An anatomy of Mullah Omar’s Eid message

Create: 07/26/2015 - 13:21

In his Eid message, Taliban’s supreme leader Mullah Mohammad Omar referred to a number of important points in addition to laying an emphasis on the war. Minimising civilian casualties, claims about the capture of certain areas and projecting a positive image of the insurgent movement are some of the issues he has raised.
At the outset of his missive, the reclusive leader vowed to fight on due to the continued presence of foreign forces in the country. In the given situation, he argues, jihad remains their duty. But the reality is that security transitioned from NATO troops to Afghan forces across the country with effect from January 2015.

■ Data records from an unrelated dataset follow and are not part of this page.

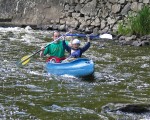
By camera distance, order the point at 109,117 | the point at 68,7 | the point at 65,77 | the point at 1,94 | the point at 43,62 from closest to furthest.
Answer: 1. the point at 109,117
2. the point at 1,94
3. the point at 65,77
4. the point at 43,62
5. the point at 68,7

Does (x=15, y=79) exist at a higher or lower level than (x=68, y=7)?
lower

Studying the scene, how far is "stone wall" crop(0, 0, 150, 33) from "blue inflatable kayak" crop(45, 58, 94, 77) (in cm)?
967

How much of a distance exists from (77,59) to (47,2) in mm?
13579

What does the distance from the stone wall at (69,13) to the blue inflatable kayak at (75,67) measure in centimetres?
967

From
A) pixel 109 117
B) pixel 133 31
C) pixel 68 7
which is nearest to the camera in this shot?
pixel 109 117

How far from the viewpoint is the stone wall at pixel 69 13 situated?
2180cm

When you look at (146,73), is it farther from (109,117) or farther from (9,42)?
(9,42)

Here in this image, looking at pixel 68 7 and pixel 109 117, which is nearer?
pixel 109 117

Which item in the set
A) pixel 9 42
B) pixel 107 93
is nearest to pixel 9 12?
pixel 9 42

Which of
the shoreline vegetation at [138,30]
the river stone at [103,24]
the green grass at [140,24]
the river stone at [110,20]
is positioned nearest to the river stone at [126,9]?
the river stone at [110,20]

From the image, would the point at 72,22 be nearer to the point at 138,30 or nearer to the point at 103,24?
the point at 103,24

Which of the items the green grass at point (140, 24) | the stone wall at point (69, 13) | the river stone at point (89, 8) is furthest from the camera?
the river stone at point (89, 8)

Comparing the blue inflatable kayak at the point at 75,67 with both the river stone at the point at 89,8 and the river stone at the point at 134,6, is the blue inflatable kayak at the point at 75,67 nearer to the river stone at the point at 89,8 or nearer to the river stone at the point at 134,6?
the river stone at the point at 134,6

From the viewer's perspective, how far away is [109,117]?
7676 mm
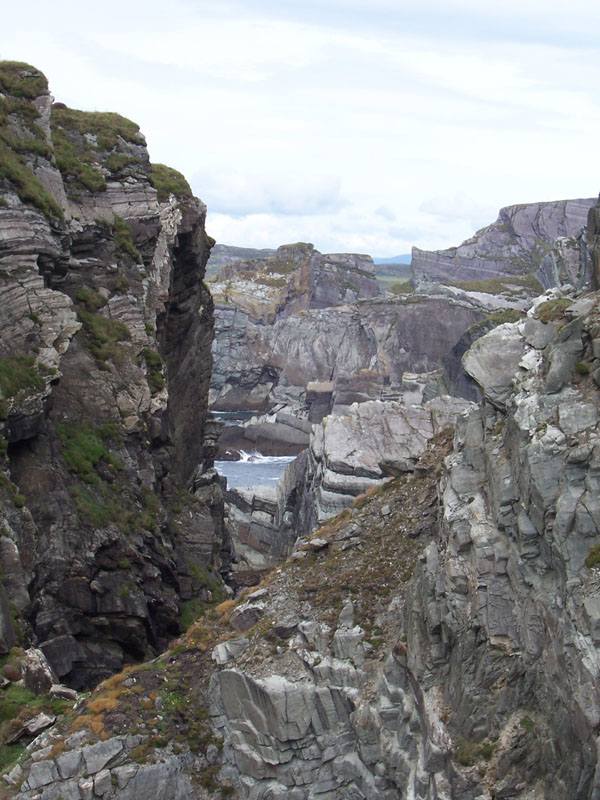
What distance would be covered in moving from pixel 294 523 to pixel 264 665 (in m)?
42.8

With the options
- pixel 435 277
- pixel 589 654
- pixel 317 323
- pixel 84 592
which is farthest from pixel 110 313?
pixel 435 277

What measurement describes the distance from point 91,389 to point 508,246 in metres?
172

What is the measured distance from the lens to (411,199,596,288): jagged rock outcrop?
591ft

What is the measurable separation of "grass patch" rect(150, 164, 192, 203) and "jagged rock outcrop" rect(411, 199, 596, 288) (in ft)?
478

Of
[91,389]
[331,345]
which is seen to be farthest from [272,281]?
[91,389]

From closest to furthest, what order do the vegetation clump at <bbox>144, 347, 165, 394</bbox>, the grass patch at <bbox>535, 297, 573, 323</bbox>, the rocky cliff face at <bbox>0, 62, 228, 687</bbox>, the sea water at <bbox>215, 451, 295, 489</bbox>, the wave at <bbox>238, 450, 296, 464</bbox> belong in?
1. the grass patch at <bbox>535, 297, 573, 323</bbox>
2. the rocky cliff face at <bbox>0, 62, 228, 687</bbox>
3. the vegetation clump at <bbox>144, 347, 165, 394</bbox>
4. the sea water at <bbox>215, 451, 295, 489</bbox>
5. the wave at <bbox>238, 450, 296, 464</bbox>

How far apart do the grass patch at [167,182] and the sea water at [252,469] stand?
4860 centimetres

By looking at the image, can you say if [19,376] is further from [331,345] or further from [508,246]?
[508,246]

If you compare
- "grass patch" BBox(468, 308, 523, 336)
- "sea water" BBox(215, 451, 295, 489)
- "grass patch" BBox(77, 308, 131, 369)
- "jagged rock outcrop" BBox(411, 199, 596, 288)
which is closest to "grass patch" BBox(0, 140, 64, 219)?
"grass patch" BBox(77, 308, 131, 369)

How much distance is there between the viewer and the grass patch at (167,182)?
42812mm

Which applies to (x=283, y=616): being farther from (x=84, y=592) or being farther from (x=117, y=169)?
(x=117, y=169)

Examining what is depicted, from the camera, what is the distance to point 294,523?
64.8 meters

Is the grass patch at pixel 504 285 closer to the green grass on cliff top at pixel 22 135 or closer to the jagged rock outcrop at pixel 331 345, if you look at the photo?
the jagged rock outcrop at pixel 331 345

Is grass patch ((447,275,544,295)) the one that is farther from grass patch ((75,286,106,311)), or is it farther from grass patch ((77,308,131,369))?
grass patch ((77,308,131,369))
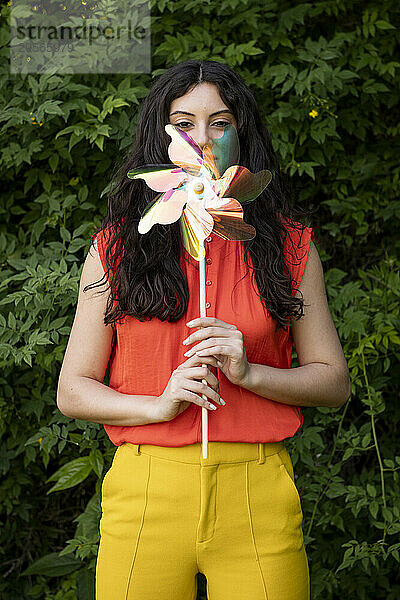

Foreign troops are no longer part of security operations in Afghanistan, where they are confined to their bases. American troops continue to stay in the country under a transparent deal, which outlines specific obligations to be discharged by Kabul and Washington.
Prior to the countrywide security switch, the Taliban and their foreign supporters were under the delusion that the fighters would be able to topple the government in Kabul by vanquishing the Afghan security personnel after an end to the combat role for NATO troops.
But in reality, the result has been the opposite. Many believe cracks have started appearing in Taliban’s ranks, with many militants unwilling to fight on and on. As a result, the insurgents have suffered massive reverses on the battlefield and the Taliban’s willingness to launch peace talks with the government.
In order to keep their members fighting, the Taliban need to spread propaganda. In the propaganda war, they are left with no option but to interpret the Quran and Hadith the way they want. In his missive, Omar insists on introducing an Islamic system of Taliban’s choice. He also proposes political talks and peaceful means to establish such an order. At the same time, he takes great pains to establish that the Taliban are an independent group.
The first face-to-face peace talks in the hill resort of Murree near Islamabad have spurred optimism on the one hand and induced divisions within the militant movement on the other. There are predictions about the Taliban splitting into three factions, with the first group joining the peace process. The second faction will stay part of the movement, fighting for its survival. The third offshoot, led by low-level commanders, will continue to fight independently.
Acutely aware of these scenarios, the Taliban have agreed to pursue political means of resolving issues to prevent further divisions. In this regard, they also refer to Quranic verses and sayings of Prophet Hazrat Muhammad (PBUH).
Although Omar denies the Taliban are under the influence of any country, the Murree meeting proves beyond doubt that Pakistan is the hub of their activities. Controlled and mentored by Islamabad over the years, the Taliban have been brought to the negotiating table by Pakistan. l
They are likely to work for promoting Pakistan’s interest in the future, something that will once again expose the eve of their autonomy. In their interviews with A-Jazeera and Spiegel respectively, former ISI chief Gen. Assad Durrani and ex-president Gen. Pervez Musharraf have explained how Pakistan has reorganised the insurgent group to fight against the government and people of Afghanistan, as well as the foreign troops there. 
In the fourth part of his missive, Omar mentions Taliban’s respect for people’s legitimate rights, including the rights of minorities. He also vows to ensure fair development, protect national wealth and preserve past gains.
However, he conveniently chooses to stay silent on why the Taliban have been killing innocent Afghans over the past 13 years. Doesn’t the plunder of precious mines and their sale to Pakistan at throwaway prices amount to the robbery of national resources? Doesn’t the closure and burning of schools mean trampling on the rights of Afghans? What does he mean by legitimate progress? Is the present headway illegitimate?
The writer’s views don’t necessarily reflect Pajhwok’s policy.